Safe and effective staffing
Most people and relatives commented staffing levels needed improving. A person told us, “There definitely aren’t enough staff, especially at night. There are only 3 care staff and lots of people need 2:1 support.” A relative said, “Sometimes it takes a while for buzzers to be answered.”
Most staff told us staffing levels were not sufficient to meet people’s needs appropriately. A staff member told us, “There used to be more staff, and it is harder now there are less of us on duty.”
We observed positive interaction between people and staff. For example, a person who was waiting for the doctor was laughing and joking with a staff member.
Improvements were needed to ensure new staff were recruited safely.
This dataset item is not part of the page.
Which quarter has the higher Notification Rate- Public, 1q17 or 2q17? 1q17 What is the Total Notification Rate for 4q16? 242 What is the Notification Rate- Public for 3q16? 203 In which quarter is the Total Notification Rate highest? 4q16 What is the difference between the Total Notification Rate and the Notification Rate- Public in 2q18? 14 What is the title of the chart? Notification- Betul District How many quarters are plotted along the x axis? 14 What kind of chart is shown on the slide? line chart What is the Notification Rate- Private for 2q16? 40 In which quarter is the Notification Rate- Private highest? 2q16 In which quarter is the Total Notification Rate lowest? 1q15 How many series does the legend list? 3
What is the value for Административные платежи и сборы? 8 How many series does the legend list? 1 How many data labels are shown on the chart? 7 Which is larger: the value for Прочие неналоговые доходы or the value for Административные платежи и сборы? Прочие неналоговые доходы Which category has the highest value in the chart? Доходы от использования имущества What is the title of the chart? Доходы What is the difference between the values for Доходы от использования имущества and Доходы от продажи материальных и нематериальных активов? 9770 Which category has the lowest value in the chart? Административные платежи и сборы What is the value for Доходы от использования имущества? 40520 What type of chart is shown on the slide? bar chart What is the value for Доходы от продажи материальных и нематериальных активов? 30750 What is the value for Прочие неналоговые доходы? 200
Not all pre-employment checks had been fully completed to ensure staff were suitable to work at the home. Training was overdue for some essential training including face to face moving and handling and first aid training. The provider’s training matrix also indicated some staff had not completed any training.
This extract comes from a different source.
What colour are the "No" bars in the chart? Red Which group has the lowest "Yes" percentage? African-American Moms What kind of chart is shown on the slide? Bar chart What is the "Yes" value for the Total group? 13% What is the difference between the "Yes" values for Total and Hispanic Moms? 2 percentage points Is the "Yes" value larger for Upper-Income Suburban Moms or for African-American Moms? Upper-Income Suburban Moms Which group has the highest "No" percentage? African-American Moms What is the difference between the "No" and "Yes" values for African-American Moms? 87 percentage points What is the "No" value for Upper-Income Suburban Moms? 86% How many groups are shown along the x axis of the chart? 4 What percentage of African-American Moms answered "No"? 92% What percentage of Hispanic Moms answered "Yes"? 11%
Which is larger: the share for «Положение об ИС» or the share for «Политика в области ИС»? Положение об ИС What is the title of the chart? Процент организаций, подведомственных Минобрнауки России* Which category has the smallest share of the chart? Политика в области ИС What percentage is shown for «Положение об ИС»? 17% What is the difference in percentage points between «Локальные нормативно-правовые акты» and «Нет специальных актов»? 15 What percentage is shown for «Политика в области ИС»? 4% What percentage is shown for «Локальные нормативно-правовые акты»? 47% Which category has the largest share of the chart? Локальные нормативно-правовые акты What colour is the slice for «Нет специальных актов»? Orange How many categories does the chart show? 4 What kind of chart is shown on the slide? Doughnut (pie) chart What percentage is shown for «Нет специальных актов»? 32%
Infection prevention and control
People gave positive feedback about infection prevention and control (IPC). A person told us, “They keep things nice and clean. My room is cleaned every day.”
A staff member said they were happy with the staff and resources allocated to the domestic team. They commented, “We try to do a deep clean, one room on each corridor every day. There is never any issue with the budget.”
The home was clean and tidy throughout when we visited.
The service assessed and managed the risk of infection. They promptly detected and controlled the risk of it spreading and shared concerns with appropriate agencies. The provider had IPC policies and procedures. Most staff had completed IPC training.
Medicines optimisation
Although people and relatives did not specifically comment on medicines, shortfalls in medicines management impacted on the care provided.
Although staff did not raise any concerns about medicines, we found shortfalls in their management. We discussed our finding with the manager at the time.
Systems to manage medicines were not robust. Medicines records assured oral medicines were being administered as prescribed. The provider lacked a robust process to assure staff administering medicines had up to date competencies. Processes to manage topical medicines were not robust. No topical medicines records were available prior to day of our visit. Therefore, there was no assurance topical medicines were administered as prescribed. Not all staff had access to people’s records resulting in care not being recorded timely. Some care staff informed other staff what to record in people’s care records. Agency nurses did not have access to electronic records, carers entered records with their login but signed by an agency nurse. Records on electronic handheld devices did not match those on the desktop system. For 1 person the handheld device recorded no bowel motion for more than 8 days whereas the desktop system showed 2 days. For 1 person requiring fluid intake monitoring, records showed only 1 or 2 drinks on some days. Electronic and paper records were used but did not match. Processes for recording thickener varied. In 1 area of the home staff were using paper and electronic systems intermittently. Drinks were administered without the correct amount of thickener documented on both electronic and paper systems. In another area of the home there were no thickener administration records. When required protocols needed improving as they lacked personalised information. The effects of the when required medicines were not recorded, which not in line with guidance or the homes’ policy. A person received medicines covertly, medicines which are disguised in food/drink following, without supporting documentation. The provider did not have a process for recording when someone with fluctuating capacity (can sometimes accept their medicines but at other times does not have understanding around this) received their medicines covertly. Medicines were stored safely and securely.